Once a month I participate in the Recipe Redux, where RDs are challenged to create or makeover an existing recipe based on a theme. This month’s theme is, “Get Your Dehydrator On” where we were asked to share a recipe using dehydrated fruits or veggies. One of my favorite ingredients to enhance the flavor of sauces is sun dried tomatoes. This eggplant marinara with sun dried tomatoes recipe is gluten free, vegan and perfect for Meatless Monday. Serve it over whole grain pasta, black rice, freekeh or farro. Enjoy some on a whole grain flatbread or wrap, or use as a dip with whole grain naan or other crusty bread. Add mozzarella, parmesan cheese or chicken as a protein source if desired. If you like it spicy, add more cayenne or crushed red pepper. One serving of this recipe contains only 156mg of sodium, and you will never miss the excess! Promise!
- 1 Tablespoon Extra Virgin olive oil
- 1 eggplant (1-1 ¼ pounds), cubed
- 1 jar (approximately 3 cups) low sodium marinara sauce
- ½ cup packaged and dry sun dried tomatoes (not from a jar)
- 2 pinches cayenne pepper
- ¼ teaspoon black pepper
- In a pot with a lid, saute eggplant in olive oil over medium-high heat until it softens, approximately 5 minutes. Add sun dried tomatoes and marinara sauce. Stir, cover and reduce heat to low-medium. Simmer, stirring occasionally for 45 minutes to 1 hour. The longer cooking time yields softer eggplant.
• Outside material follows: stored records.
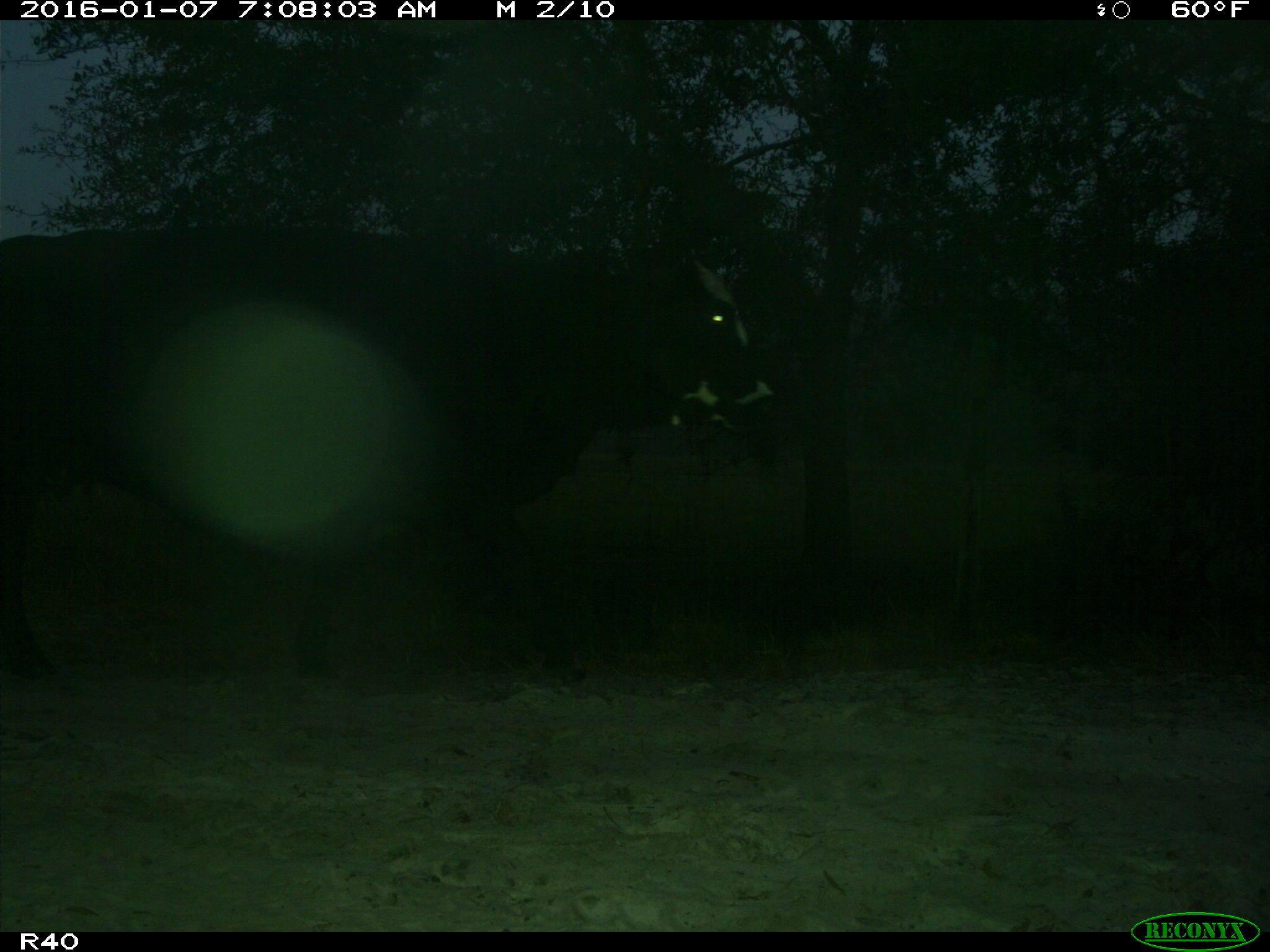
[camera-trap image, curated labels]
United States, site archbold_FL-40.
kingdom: Animalia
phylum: Chordata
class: Mammalia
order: Artiodactyla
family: Bovidae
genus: Bos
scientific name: Bos taurus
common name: domestic cow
Bos taurus (domestic cow).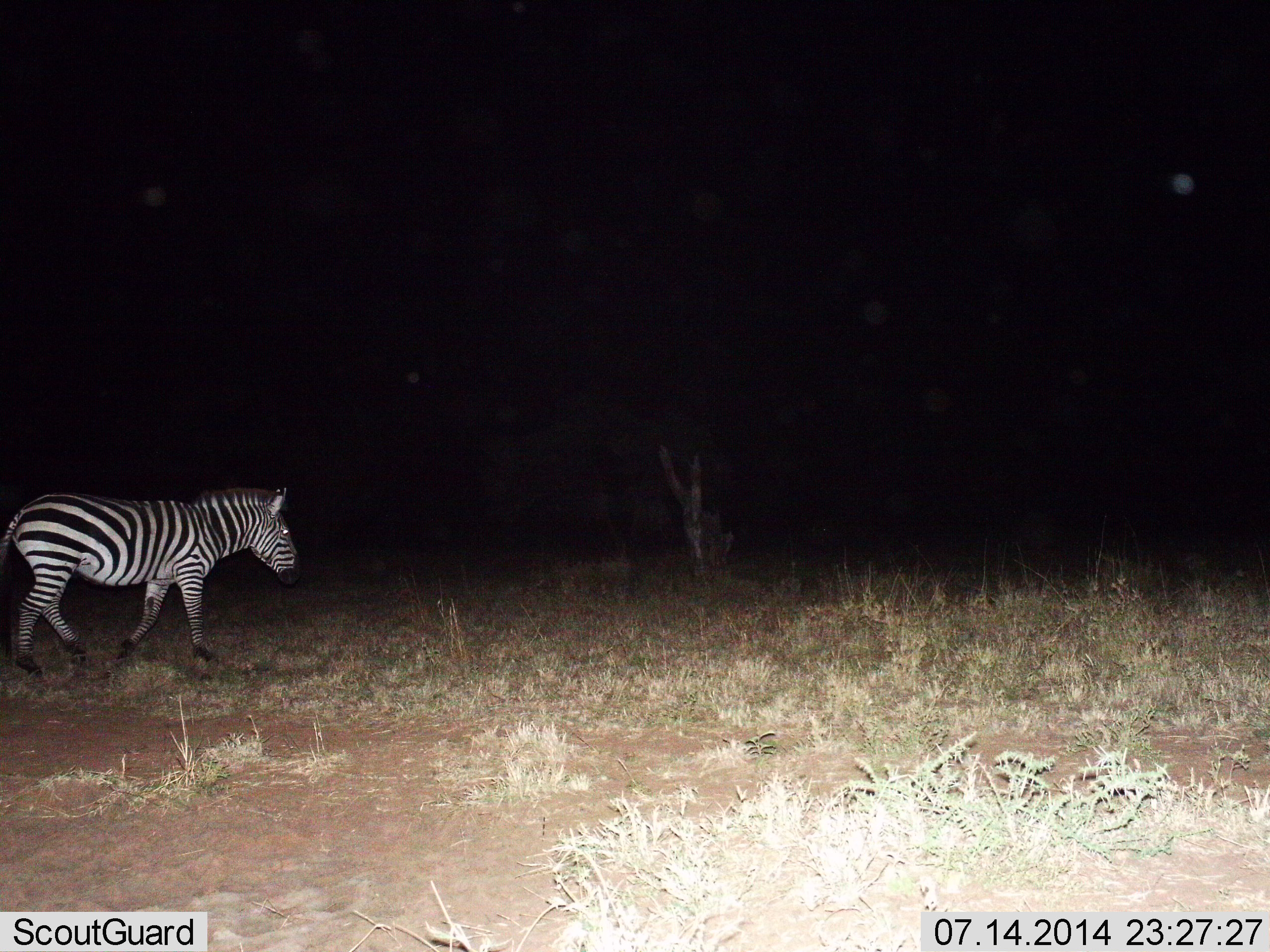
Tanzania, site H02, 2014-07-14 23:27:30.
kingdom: Animalia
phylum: Chordata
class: Mammalia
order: Perissodactyla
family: Equidae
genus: Equus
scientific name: Equus quagga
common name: plains zebra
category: zebra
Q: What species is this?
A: Zebra (plains zebra) (Equus quagga).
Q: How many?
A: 1.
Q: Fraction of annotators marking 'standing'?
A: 10%.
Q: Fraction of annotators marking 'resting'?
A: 0%.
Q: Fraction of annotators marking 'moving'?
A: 90%.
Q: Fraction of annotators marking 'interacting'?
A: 0%.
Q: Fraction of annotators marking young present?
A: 0%.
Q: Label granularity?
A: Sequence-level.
Serving size- 1 cup Makes 5 servings: 159 calories, 7g fat, .4g sat fat, 0mg chol, 156mg sodium, 19g carbs, 6.4g fiber, 12g sugar, 4g protein
Notes: Serve over 1 cup of whole grain pasta for an additional 180-200 calories for an easy vegan meal, or over black bean, edamame or quinoa pasta if keeping it gluten free.